Kegiatanku mengamati orang di halte pun terusik dengan antrean di belakangku yang mulai saling dorong. Ternyata bus yang dinanti tiba. Tapi kan busnya masih menurunkan penumpang. Inilah yang membuatku miris. Kenapa orang Indonesia tidak bisa tenang dan sabar. Memang ada bedanya ya kalau saling dorong dengan berbaris tertib saat bus datang? Beruntung di halte ini tempat menurunkan dan menaikkan penumpang dipisah. Bisa dibayangkan kan kalau di halte yang tempat menurunkan dan menaikkan penumpangnya digabung? Penumpang yang akan naik sering tidak peduli dengan yang akan turun. Etika berkendaraan umum harusnya diajarkan di sekolah. Ok skip lagi.
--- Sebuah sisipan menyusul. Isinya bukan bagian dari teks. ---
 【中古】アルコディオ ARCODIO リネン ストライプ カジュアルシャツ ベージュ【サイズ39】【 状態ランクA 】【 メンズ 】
Karena tidak kebagian kursi, aku berdiri di zona perempuan. Zona favoritku. Aku pernah punya pengalaman tidak menyenangkan di kendaraan umum. Aku tidak suka dilihat atas bawah oleh orang yang tidak kukenal terlebih lagi orang itu laki-laki. Siapa pun pasti risih ya kan? Apalagi kalau laki-laki yang tidak dikenal menempelkan dengan sengaja anggota tubuhnya. Ewww mengingatnya membuatku jijik dan kesal.

Bus mulai melaju membelah malam. Sebagian besar penumpang di zona perempuan ini mulai tertidur. Dari penampilannya, mereka adalah pegawai. Ada guratan lelah di wajah mereka. Inilah rutinitas yang harus mereka hadapi setiap hari. Meski lelah namun ada asa di sana. Tiap mereka pasti memiliki motivasi berbeda dalam menekuni pekerjaan. Tak peduli seberapa jauh jarak yang harus mereka tempuh.
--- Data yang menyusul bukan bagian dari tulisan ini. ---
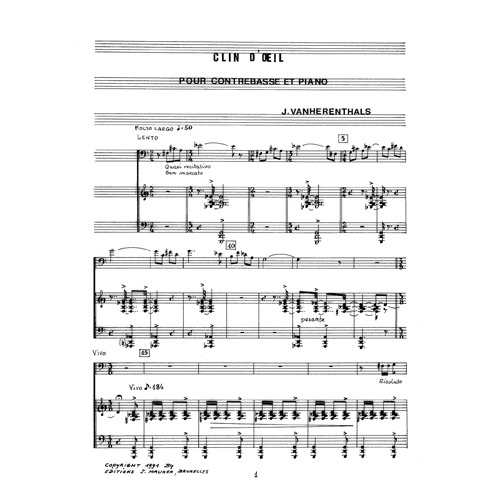 Vanherenthals - Clin D&#039;oeil for Contrabass and Piano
Aku teringat pria tua tadi. Di manakah ia? Apakah ia mendapat kursi? Kuteliti wajah para penumpang di zona umum. Itu dia! Ternyata pria tua itu berdiri. Padahal di depannya duduk pria muda berwajah ala Tom Cruise tadi. Teganya ia membiarkan pria tua itu berdiri. Nilai Tom Cruise KW itu pun turun di mataku. Hey, ternyata mahasiswi tadi duduk di sebelah Tom Cruise KW. Mahasiswi itu berdiri memberikan kursinya pada pria tua.
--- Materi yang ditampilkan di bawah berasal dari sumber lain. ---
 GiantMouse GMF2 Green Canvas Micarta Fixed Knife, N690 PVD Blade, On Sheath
Tak terasa sampailah bus di halte tujuanku. Ternyata pria tua itu juga turun di halte yang sama. Kuperhatikan langkahnya dari belakang. Ia berjalan tergesa-gesa. Di depan ada sebuah perempatan yang berdekatan dengan kali. Di pinggir kali itu ada gerobak yang biasa mangkal di sana. Gerobak itu milik manusia gerobak. Isinya suami istri dan 5 anak. Anaknya yang paling besar berusia sekitar 8 tahun dan si bungsu baru belajar jalan. Pria tua berjalan menuju gerobak. Aku tercekat saat melihat pria tua memberikan kresek hitam yang ternyata berisi 3 nasi bungkus kepada manusia gerobak itu. Setelah memberikan kresek hitam, pria tua itu pun pergi. Ternyata manusia gerobak ini yang membuat pria tua gusar saat menunggu bus. Rupanya ia khawatir manusia gerobak semakin kelaparan bila ia terlambat membawakan makanan.

Betapa sebuah pelajaran berharga yang kupetik malam ini. Bahwa penampilan luar bisa menipu. Hati yang tulus memang tidak terlihat. Namun hati yang tulus bisa dirasakan dengan perbuatan. Aku salah menilai malam ini. Tom Cruise KW yang memesona ternyata tida berbudi pekerti. Mahasiswi yang tidak sopan karena batuk sembarangan ternyata rela berdiri di bus demi seorang pria tua tak dikenal. Malah pria tua yang kuanggap lemah dan lusuh ternyata berhati mulia memberi makanan pada manusia gerobak.